Sunday, July 25, 2010

Texas Autism Filicide: A Mother of an Autistic Child Provides Perspective and Sound Advice

It is very difficult to read each and every news account of filicide, the killing of a child by his or her parents.  Sometimes the killings flow from bitter, nasty domestic relationships.  In some, perhaps most, the parents involved had mental health issues.  Each instance has to be examined on its own set of facts and, given the nature of the act,  by the appropriate legal and mental health authorities.  We should all be extremely careful not to make sweeping generalizations based on the personal characteristics of the individuals involved in a particular case. 

This week there are news reports of a Pakistani-American woman in Texas who strangled her two autistic children and , as reported by the Dallas Morning News, informed 911 operators that she did so because they had autism and she wanted normal children.  In the internet world of autism discussions such a  tragic event  feeds into many issues, and much hostility,  on all sides of the various autism perspectives.  There is also a danger that the tragedy could feed into feelings of hostility held by some people towards people of Muslim faith since September 11 2001 although most news reports I have read of it, including the DMN article just  referenced, do not mention the mother's religion.
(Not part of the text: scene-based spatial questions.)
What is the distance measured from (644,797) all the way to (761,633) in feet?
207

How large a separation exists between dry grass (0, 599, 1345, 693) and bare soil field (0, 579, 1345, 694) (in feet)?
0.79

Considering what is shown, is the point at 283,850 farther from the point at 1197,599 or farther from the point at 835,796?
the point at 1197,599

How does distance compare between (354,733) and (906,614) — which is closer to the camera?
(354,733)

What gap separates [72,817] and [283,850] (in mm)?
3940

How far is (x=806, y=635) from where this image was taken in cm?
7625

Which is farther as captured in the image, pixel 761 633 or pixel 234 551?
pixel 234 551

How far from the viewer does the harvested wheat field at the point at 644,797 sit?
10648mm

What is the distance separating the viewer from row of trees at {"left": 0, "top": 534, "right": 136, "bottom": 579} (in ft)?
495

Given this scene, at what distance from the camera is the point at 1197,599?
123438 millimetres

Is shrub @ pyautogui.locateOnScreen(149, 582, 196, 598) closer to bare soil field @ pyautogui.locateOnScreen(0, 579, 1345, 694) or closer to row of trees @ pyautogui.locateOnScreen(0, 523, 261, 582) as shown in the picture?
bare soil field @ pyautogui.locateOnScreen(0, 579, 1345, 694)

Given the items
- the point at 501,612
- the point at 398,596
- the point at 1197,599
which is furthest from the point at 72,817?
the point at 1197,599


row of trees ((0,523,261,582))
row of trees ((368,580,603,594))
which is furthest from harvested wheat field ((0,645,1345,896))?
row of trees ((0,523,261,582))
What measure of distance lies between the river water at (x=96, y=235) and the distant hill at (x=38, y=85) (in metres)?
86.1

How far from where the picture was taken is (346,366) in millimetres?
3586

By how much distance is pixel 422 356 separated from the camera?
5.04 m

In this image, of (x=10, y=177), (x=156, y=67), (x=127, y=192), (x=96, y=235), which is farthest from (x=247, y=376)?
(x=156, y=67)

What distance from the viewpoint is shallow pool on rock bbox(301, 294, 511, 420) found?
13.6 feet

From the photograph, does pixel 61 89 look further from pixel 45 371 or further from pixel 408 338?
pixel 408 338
I found it very  helpful  to read the wise comments on this tragedy by  the Muslim mother of an autistic child on the blog site My Autistic Muslim Child in a post called Support and Responsibilities in which the author references the accused mother's Muslim religion and asks people not to characterize Islam  based on one person's actions, urges us to consider the mental health challenges of the mother who killed her children, without making excuses for her actions,  and points out the need for autism support systems,

I recommend this article by the author of My Autistic Muslim Child for its balance, sensitivity and wisdom and because it is written by some one who is also both a Muslim and the mother of an autistic child.   It is difficult to quote from this article without quoting the entire article so I ask you to read it  for yourself.  I will quote the two concluding paragraphs where the author talks about the need to get at the root of the problem:

"We have a serious problem in our society, and people of all religions and ideologies must work together to stop the violence against children with autism or other disabilities. We need to educate our communities about this issue, and make them understand that such crimes cannot be justified by any religious teachings.

Also, we must create a support system for our communities, so if they do not receive any support from their families (which is the case a lot of times too for different reasons), then they have an outlet to which to go and acquire the much needed help from others. Our religious facilities must have an adequate and functional social service program to help the needy. The finger-pointing must stop, and we need to admit this problem is OUR problem, not just isolated, random incidents. Once we reach this understanding, we have a good chance to work together as a society and get to the root of the problem so as to prevent a tragedy like this to happen again."

4 comments:

Claire said...

Excellent, Harold. All true.

Oliver M Canby said...

Harold, were you in Chicago the other day?

Autism Reality NB said...

Hi Oliver, no I have never been to Chicago in my life.

Anonymous said...

The mom who wrote the blog about being a Muslim and a parent of a child with autism is right on.
The murder of two children with autism is a horrible tragedy that really has nothing to do with religion. People of every faith have engaged in such unexplainable behavior, except that in some cases the explanation, though difficult to accept is a total collapse and despair of spirit, no help, no support. I don't know the mom who killed her kid's real story. I only hope there's less of them.